### [QUOTED PASSAGE]
== == ==

The National Aeronautics and Space Administration (NASA) and the Canadian Space Agency have launched phase 2 of the Deep Space Challenge, a competition with a $1 million prize for the development of prototypes of food production technologies that can sustain astronauts during long journeys in space.
The Deep Space Food Challenge requires competitors to create a food production technology, system, or approach that could be integrated into a complete food system to sustain a crew of four on a three-year deep space mission. Everything needed to store, prepare and deliver food to the crew, including production, processing, transport, consumption, and disposal of waste should be considered, according to NASA.
“Feeding astronauts over long periods within the constraints of space travel will require innovative solutions,” says Jim Reuter, associate administrator for NASA’s Space Technology Mission Directorate. “Pushing the boundaries of food technology will keep future explorers healthy and could even help feed people here at home.”
The Deep Space Challenge is in the second phase of NASA’s project to develop technologies and systems to sustain astronauts during deep space journeys. Phase 1 of the challenge ended in October 2021 with NASA awarding 18 teams a total of $450,000 for their concepts.
In phase 1, NASA’s judges grouped US submissions based on the food to be produced. Among the designs were systems that ranged from complex to very simple. Teams proposed technologies to produce ready-to-eat foods such as bread, as well as dehydrated powders that could be processed into finished products. Other technologies involved cultivated plants and fungi or engineered food such as cultured meat cells, all of which could be grown or produced by the crew on deep space missions.
For example, Astra Gastronomy was a phase 1 winner. The San Francisco-based company proposed growing, dehydrating and forming nutritious, fast growing microalgae into bite-size snacks mixed with nuts and other ingredients.
Bigredbites, Ithaca, NY, another winner, proposed the development of a symbiotic system of cyanobacteria, yeast, mushrooms, and plants, with a processing unit to yield fresh and nutritious produce to meet 15% of daily caloric requirements. Technologies like 3D printed artificial soil and symbiotic co-dependence would enable maximum utilization of each subsystem’s waste and minimal external inputs.

== == ==

### [DATASET EXTRACT]

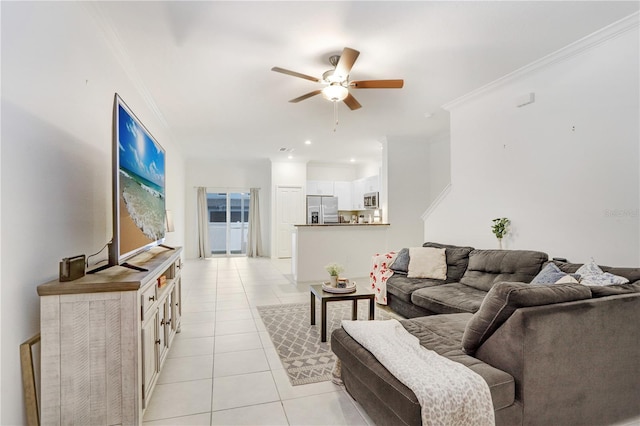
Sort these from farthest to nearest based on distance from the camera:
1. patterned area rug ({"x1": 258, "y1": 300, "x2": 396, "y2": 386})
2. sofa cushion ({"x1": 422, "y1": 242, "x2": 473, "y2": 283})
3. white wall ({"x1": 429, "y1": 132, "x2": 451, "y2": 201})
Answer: white wall ({"x1": 429, "y1": 132, "x2": 451, "y2": 201}), sofa cushion ({"x1": 422, "y1": 242, "x2": 473, "y2": 283}), patterned area rug ({"x1": 258, "y1": 300, "x2": 396, "y2": 386})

== == ==

### [THE TASK]
From the article about NASA's Deep Space Food Challenge, extract word for word the stretch from "The National Aeronautics" through "journeys in space.". Rely on the article about NASA's Deep Space Food Challenge alone, not on the material.

### [WRITTEN RESPONSE]
The National Aeronautics and Space Administration (NASA) and the Canadian Space Agency have launched phase 2 of the Deep Space Challenge, a competition with a $1 million prize for the development of prototypes of food production technologies that can sustain astronauts during long journeys in space.